You know who would not celebrate those plays as Gordon and Caldwell-Pope did? Selfish guys. Guys who are thinking about how they look or worrying about whether a DNP in the fourth quarter might reflect on their standing. Guys who aren’t a part of the family. A guy who’s shooting for First Team Defense like KCP could sure feel a certain sort of a way about the two kids playing out the string and also grabbing the defensive player of the game chains. Instead, Kenny was as thrilled as the rest.
The same feelings went a few games prior, when backup point guard Reggie Jackson had spent a few games in a bit of a slump, and was finally breaking out of that shell in a spectacular way, and in a needed fourth quarter run. The guy who told Malone to leave him in? Jamal Murray, who ceded his spot that night to let Reggie cook. When Jackson scored seven straight points to put the Nuggets out of reach at games end, Murray was one of the first to greet him off the floor, overjoyed and celebrating as much as if he’d been the one to sling those arrows.
Heck, even rarely used center Jay Huff is a part of this Nuggets family, loved to the as much as any of the rest. When the Nuggets had banked a recent game to the point of bringing the far end of the bench in, Huff came into the game. In his short time, Jay had a block and then a pair of offensive plays – a finger roll layup and a dunk – that brought the starters back to their feet and cheering. Hell, Moach was actually the first one running out. On a less cohesive team, those starters are discussing plans in their relative cliques as the nobodys salt the game with absolutely no one still watching. In Denver, it’s an event. Because here we celebrate the success of our family.
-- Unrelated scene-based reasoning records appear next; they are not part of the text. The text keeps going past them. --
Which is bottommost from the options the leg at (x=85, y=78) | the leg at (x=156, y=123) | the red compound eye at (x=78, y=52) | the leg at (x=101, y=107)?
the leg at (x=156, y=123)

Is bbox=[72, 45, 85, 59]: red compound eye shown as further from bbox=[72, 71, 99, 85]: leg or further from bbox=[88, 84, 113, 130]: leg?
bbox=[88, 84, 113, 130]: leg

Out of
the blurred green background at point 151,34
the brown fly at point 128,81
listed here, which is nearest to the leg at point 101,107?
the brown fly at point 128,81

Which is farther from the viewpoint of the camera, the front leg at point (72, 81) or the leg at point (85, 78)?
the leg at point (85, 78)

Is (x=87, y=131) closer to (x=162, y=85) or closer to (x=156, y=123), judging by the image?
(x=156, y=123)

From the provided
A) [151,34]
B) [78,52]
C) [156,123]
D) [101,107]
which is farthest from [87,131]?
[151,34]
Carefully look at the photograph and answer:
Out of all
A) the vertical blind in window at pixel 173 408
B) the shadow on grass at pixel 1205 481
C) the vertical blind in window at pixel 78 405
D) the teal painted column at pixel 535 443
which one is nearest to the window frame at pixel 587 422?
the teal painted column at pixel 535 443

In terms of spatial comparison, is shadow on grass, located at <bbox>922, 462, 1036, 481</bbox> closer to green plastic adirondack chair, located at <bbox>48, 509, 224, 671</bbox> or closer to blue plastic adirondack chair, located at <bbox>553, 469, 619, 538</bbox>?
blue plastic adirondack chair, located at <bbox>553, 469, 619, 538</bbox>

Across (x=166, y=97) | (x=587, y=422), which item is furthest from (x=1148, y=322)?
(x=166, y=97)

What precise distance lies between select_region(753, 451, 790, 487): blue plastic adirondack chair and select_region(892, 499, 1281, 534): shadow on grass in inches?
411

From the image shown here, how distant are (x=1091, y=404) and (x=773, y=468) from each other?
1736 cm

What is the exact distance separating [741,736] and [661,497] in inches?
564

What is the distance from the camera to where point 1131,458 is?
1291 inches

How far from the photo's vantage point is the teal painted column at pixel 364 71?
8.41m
That feeling of family extends beyond the players having that uncommon bond, and their rejoicing in each other’s games. That feeling extends to Malone’s deep and concerted efforts to let a badly injured Jamal Murray know that the team would stick with him a couple years back. That extends to Gordon traveling halfway across the globe to hang with Nikola Jokic in his hometown. That extends to Jokic breaking his usual media silence to lift up the podcast of teammate Michael Porter, Jr., who himself has sacrificed ego in abundance for the greater good. To Caldwell-Pope and Murray both proclaiming in recent postgame interviews that they are Nuggets for life. To Malone telling the press he has “two daughters and 18 boys”. To a team that seems to have found harmony from top to bottom, this Denver Nuggets family has bought in.
It’s family. It is celebration, it’s true. Rejoicing and all the good stuff. But it is sacrifice as well. Hardship and frustrations and tears and blood and sweat and cohesion in moments that would test a lesser bond. It’s utter familiarity. It’s a subtraction of self for that greater good, and with that a bond that is so much harder to break than a “buddy”. What these Denver Nggets have already done together will be something that connects them for the rest of their lives. That they keep coming back to it every day willing to give of themselves, build those bonds even deeper and keep the larger goals in mind is something that only a family – of blood or bond – can do.
We are family. Get up everybody and sing!